L’Escalade vue par Ferdinand Hodler
Durant les premières années genevoises, la vie est dure: «J’avais si faim que je trempais mon pain sec dans l’eau des fontaines», disait Hodler évoquant la misère de cette époque-là. Pour vivre, il participe aux concours qui fleurissent dans ce dernier quart du XIXe siècle et remporte une dizaine de prix. À peine de quoi payer ses toiles et ses couleurs. En 1886, il peint cette Mère Royaume sur son âne, qui fait partie d’un cycle de peintures destiné à la
Taverne du Crocodile alors située rue du Rhône.
C’est là que le jeune homme prend – à crédit – son unique repas quotidien. Son ami Marc Odier, quincailler piqué de peinture et longtemps son seul élève, est chargé de négocier avec le propriétaire de l’établissement. Dans une lettre, Hodler lui dit: «Demande-lui 1200 francs, puis 1000 francs, puis 800 francs, puis 700 francs, puis 600 francs, puis 500 francs, et puis merde!». On ne connaît pas le résultat de la négociation. Des années après, devenu célèbre, Hodler se fit payer très grassement l’apposition de sa signature sur ses peintures revendues au prix fort…
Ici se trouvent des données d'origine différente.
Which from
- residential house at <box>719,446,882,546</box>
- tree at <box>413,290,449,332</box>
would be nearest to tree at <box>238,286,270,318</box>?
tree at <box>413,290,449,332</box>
Jeune canton, Genève s’attache durant le XIXe siècle à devenir suisse non sans éprouver le besoin, par réaction, de cultiver son identité propre. À la fin des années 1860 et au début des années 1870, au moment de l’arrivée de Hodler à Genève, se mettent sur pied les premiers cortèges commémorant l’Escalade – tentative avortée de la prise de Genève par les Savoyards en 1602 – qui tiennent plus de la mascarade que de la reconstitution historique. Les témoignages concordent toutefois pour dire que la Mère Royaume est juchée sur un baudet, précédée par sa marmite portée par un autre personnage.
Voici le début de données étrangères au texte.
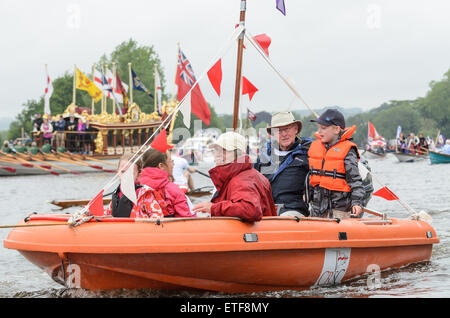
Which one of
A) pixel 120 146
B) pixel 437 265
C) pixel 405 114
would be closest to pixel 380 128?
pixel 405 114

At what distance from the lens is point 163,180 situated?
18.3 ft

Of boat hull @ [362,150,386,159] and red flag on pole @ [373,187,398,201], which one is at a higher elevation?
red flag on pole @ [373,187,398,201]

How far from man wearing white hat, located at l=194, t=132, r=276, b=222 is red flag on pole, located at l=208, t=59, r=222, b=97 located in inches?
43.8

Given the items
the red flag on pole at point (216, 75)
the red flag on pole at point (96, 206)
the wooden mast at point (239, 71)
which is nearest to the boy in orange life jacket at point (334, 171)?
the wooden mast at point (239, 71)

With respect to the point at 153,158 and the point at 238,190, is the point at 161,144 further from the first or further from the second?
the point at 238,190

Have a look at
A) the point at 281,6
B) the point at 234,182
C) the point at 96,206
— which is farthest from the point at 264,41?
the point at 96,206

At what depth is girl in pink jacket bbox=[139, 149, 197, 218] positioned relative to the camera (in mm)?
5539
Aujourd’hui, sans le titre du tableau, on serait bien en peine d’en identifier le sujet. Sans son attribut identitaire, comment reconnaître la vieille au poing vigoureux qui coiffa un Savoyard? Vêtue comme une femme du peuple des années 1880, elle occupe la place du Molard, fermée en arrière-plan par un bâtiment à arcade démoli en 1871 et bordée de dômes disparus dans les années 1830. Hodler instille ainsi une ambiguïté chronologique tout en donnant un caractère très artificiel à la scène. La place est totalement vide, sans le moindre badaud, sans la moindre tête pointant à une fenêtre. Un décor de théâtre pour un personnage mythique. La mère d’Augustine Dupin sert ici de modèle. La maîtresse du peintre, habituée à poser pour lui, est trop jeune pour prêter ses traits à l’héroïque vieille dame.
Texte tiré de l’ouvrage Hodler, lignes de vie par Isabelle Burkhalter, série « Promenades », Musée d’art et d’histoire, 2018.